半蔵門「エリオロカンダイタリアーノ」

レストランとはこうでなくちゃいけない。

食べ歩き ,

レストランとはこうでなくちゃいけない。
昔 女性と二人でイタリアンにでかけた。
「マッキーさんひさしぶりです」。
席に座ると、支配人が飛んできて握手する。
そして言った。
「今夜は素敵な女性と一緒ですから、これはいらないですね」
そう言って、テーブルに飾ってあった花を持ち去ったのである。
そこには、微塵のいやらしさも感じさせないスマートさがあった。
 
このイタリアンへは、前の会社で嫌なことがあると、必ずでかけた。
大声を出さねば伝わらないほど、この店はどのテーブルも大いに飲み、食べ、笑い、喋っているので、おいしい賑わいが渦となって、巻き上がっている。
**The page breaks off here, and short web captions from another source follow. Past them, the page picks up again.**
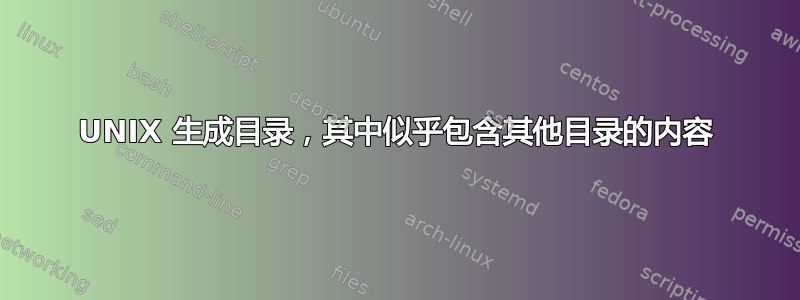 UNIX 生成目录，其中似乎包含其他目录的内容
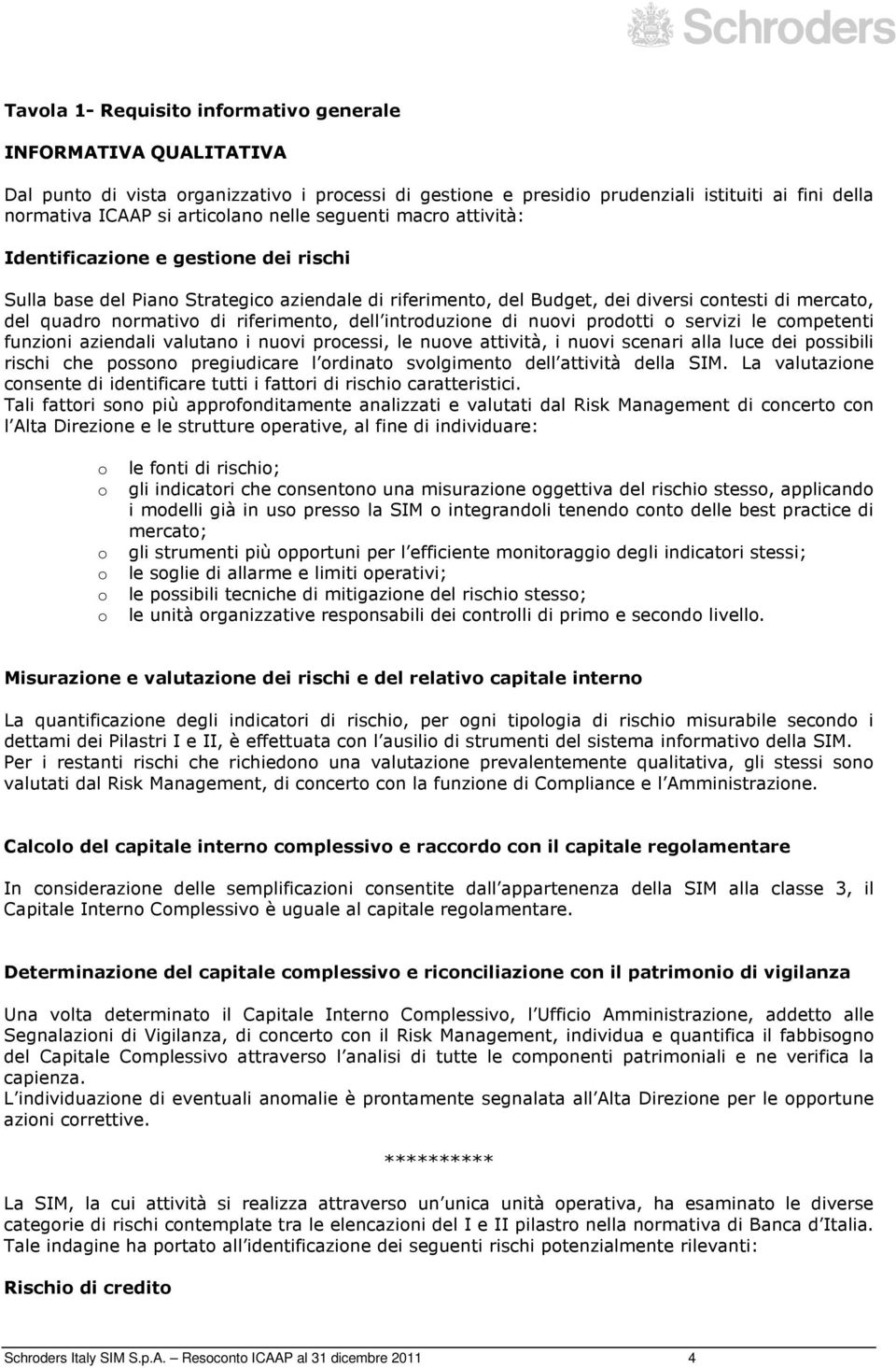 riferimento, dell introduzione di nuovi prodotti o servizi le competenti funzioni aziendali valutano i nuovi processi, le nuove attività, i nuovi scenari alla luce dei possibili rischi che possono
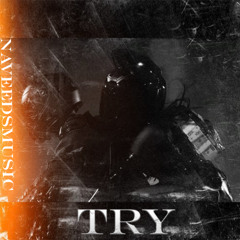 Try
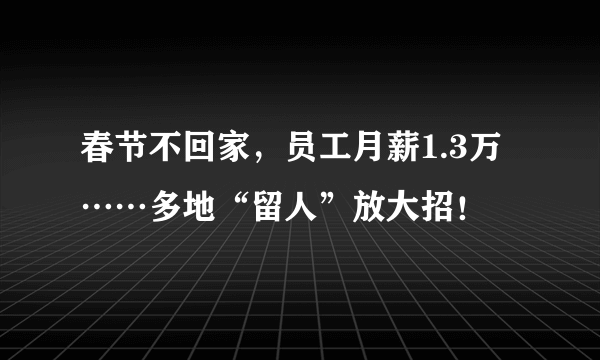 春节不回家，员工月薪1.3万……多地“留人”放大招！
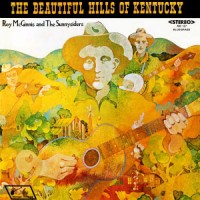 Purchase Roy Mcginnis & The Sunnysiders - Beautiful Hills Of Kentucky (Vinyl)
その中を、陽気なカメリエーレたちが小走りで店内を行き交い、料理やワインを運ぶ。
エリオさんが巨体を揺らしながら冗談を言う。
この喧騒の中に身を置くと、仕事で悩んでいたことが、馬鹿らしくなってくる。
人生って悪くない。
そう思える瞬間が、いつもここにはある。
 
昨夜この店で、「カラブリア料理」に限って料理を作ってもらった。
少し辛く、名物の赤玉ねぎやじゃがいもを添えた料理は、何も考えずとも「うまい」という言葉が出てくる。
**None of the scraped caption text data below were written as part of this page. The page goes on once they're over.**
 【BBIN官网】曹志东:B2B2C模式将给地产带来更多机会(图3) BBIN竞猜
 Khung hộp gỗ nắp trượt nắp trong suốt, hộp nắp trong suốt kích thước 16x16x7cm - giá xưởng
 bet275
ポルペッティメランザーネ、ズッキーニと長茄子のエスカリーチャ。
金時豆のスープにひよこ豆のパンに乗せたブルスケッタ。
黒豚とポルチーニのフジッリカラブレーゼ、
自家製リコッタとトマトソースのキッタラカラブレーゼ。
焼き鯖に、鳥とじゃがいものロースト、サルシッチャカラブレーゼなど、特別にお願いした料理が、次々と運ばれる。
白ワインと赤ワインをガバガバと飲み、食後酒も飲む。
酔って次第に声は大きくなり、周囲の喧騒に溶け込んでいく。
ドルチェを食べていると、エリオさんが来て言う。
「お腹いっぱいになった? アリオオーリオ作ろうか?」
レストランとはこうでなくちゃいけない。